Lesetext ->
☆ ☆ ☆ ☆

Der Streit um den Teddybären

[kommentiert]: Johanna Klatt über die politikwissenschaftliche Beschäftigung mit „Kinderkram“.

Jeder, der schon einmal versucht hat, zwei um einen Teddy miteinander ringende Kinder zu trennen, weiß, dass es einen Unterschied zwischen gleichen und gemeinsamen Interessen geben kann. Beide Kinder wollen den Teddy, darin gleicht sich das kindliche Anliegen. Es gibt jedoch, möchte man dem Bären keinen Schaden zufügen, keine wirklich gemeinsame Lösung für das Problem.[1] Zugegeben, wäre das Objekt der Begierde kein bäriger Teddy, sondern ein Schokoladenriegel, fände sich eine gemeinsame Lösung. Das Problem ließe sich mit dem Brotmesser lösen und beide streitenden Parteien mit je einem halben Riegel schnell zufriedenstellen.

Doch nicht immer, so betont es unter anderem die politische Theorie, lassen sich gleiche Interessen miteinander versöhnen und eine gemeinsame Lösung finden. Seit Jahrzehnten beschäftigt sich die Politikwissenschaft[2] mit dem Vorhandensein verschiedener – zum Teil unvereinbarer – Interessen, mit Konfliktlinien zwischen Arbeitnehmern oder Arbeitgebern, Stadt- und Dorfbewohner beispielsweise, die zur Ausbildung von mehr oder weniger festgeformten Lagern entlang der Grundsatzentscheidungen führen können. In der Fachliteratur fänden sich etliche weitere Beispiele für Analysen von Konflikthaftigkeit und „Streit“.

☆ ☆ ☆ ☆

Vorliegende Angaben ->
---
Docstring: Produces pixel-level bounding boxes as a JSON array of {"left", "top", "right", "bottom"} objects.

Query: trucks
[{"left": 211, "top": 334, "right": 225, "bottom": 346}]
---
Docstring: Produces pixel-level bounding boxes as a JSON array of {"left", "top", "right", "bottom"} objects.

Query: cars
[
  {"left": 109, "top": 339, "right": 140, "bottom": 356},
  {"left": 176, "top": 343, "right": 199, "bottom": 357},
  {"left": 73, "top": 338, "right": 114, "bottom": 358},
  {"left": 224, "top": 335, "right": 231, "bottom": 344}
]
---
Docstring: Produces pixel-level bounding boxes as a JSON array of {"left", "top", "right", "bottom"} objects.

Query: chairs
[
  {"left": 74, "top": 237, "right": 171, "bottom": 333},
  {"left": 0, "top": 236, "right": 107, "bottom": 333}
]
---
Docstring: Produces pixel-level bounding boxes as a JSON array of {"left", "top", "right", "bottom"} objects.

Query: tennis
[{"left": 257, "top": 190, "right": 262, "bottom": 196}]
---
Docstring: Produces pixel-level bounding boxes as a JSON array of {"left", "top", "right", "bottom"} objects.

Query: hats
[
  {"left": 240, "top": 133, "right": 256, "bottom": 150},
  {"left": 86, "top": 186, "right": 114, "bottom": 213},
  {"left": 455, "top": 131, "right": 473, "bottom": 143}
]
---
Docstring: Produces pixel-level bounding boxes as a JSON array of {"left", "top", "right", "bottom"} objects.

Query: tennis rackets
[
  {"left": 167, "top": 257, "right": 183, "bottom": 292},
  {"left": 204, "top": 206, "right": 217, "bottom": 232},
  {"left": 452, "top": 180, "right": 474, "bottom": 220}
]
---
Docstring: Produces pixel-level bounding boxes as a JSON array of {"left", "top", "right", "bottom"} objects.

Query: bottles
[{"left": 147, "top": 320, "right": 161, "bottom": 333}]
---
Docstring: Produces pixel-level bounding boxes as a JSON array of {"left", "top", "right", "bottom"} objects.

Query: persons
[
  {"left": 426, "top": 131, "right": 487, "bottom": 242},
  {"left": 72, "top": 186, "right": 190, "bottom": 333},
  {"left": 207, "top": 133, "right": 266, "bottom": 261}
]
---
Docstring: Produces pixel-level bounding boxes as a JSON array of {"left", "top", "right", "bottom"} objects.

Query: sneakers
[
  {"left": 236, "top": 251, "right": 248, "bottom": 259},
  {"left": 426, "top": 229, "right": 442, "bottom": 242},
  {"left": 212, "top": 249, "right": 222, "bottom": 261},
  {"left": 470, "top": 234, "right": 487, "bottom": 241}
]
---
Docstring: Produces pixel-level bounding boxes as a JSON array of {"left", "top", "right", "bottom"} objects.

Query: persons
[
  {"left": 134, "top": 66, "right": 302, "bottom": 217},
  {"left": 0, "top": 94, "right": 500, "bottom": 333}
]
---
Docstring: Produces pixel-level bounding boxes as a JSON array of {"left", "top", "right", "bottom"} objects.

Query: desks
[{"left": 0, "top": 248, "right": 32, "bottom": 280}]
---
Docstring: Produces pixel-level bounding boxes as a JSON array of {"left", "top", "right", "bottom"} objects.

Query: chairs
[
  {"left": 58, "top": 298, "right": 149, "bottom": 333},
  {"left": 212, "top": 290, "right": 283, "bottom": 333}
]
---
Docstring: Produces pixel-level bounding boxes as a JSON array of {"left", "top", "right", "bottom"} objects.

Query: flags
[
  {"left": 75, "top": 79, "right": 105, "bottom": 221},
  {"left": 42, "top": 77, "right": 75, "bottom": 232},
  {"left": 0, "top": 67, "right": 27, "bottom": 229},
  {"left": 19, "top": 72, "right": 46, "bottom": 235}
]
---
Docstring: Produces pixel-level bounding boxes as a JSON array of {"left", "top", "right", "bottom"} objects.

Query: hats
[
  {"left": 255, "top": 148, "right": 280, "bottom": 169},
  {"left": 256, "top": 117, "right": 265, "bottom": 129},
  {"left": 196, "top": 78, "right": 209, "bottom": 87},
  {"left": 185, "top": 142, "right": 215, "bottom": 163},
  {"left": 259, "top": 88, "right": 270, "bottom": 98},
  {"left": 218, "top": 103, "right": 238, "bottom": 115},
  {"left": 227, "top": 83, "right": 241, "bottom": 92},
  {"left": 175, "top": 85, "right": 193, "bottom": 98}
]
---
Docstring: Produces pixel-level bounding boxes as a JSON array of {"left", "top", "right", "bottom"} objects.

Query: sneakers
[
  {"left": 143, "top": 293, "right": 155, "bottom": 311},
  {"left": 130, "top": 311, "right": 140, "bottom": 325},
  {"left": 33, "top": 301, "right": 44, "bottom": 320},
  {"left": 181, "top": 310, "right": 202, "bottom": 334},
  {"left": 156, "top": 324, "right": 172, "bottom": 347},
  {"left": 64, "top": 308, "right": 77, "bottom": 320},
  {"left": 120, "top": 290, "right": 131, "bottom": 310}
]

☆ ☆ ☆ ☆

Zu erledigende Aufgaben ->
(A) Erkläre nach dem Text über den Teddybärenstreit, warum es für die beiden Kinder keine wirklich gemeinsame Lösung gibt, ein Schokoladenriegel dagegen eine erlauben würde.
(B) Gib aus dem Text über den Teddybärenstreit den Abschnitt wörtlich wieder, der mit „[kommentiert]: Johanna Klatt“ beginnt und mit „Riegel schnell zufriedenstellen.“ endet.

Die Antworten ->
(A) Beide Kinder wollen denselben Teddy, und man kann ihn nicht teilen, wenn man dem Bären keinen Schaden zufügen möchte. Einen Schokoladenriegel dagegen könnte man mit dem Brotmesser halbieren und jedem Kind eine Hälfte geben.

(B)
[kommentiert]: Johanna Klatt über die politikwissenschaftliche Beschäftigung mit „Kinderkram“.

Jeder, der schon einmal versucht hat, zwei um einen Teddy miteinander ringende Kinder zu trennen, weiß, dass es einen Unterschied zwischen gleichen und gemeinsamen Interessen geben kann. Beide Kinder wollen den Teddy, darin gleicht sich das kindliche Anliegen. Es gibt jedoch, möchte man dem Bären keinen Schaden zufügen, keine wirklich gemeinsame Lösung für das Problem.[1] Zugegeben, wäre das Objekt der Begierde kein bäriger Teddy, sondern ein Schokoladenriegel, fände sich eine gemeinsame Lösung. Das Problem ließe sich mit dem Brotmesser lösen und beide streitenden Parteien mit je einem halben Riegel schnell zufriedenstellen.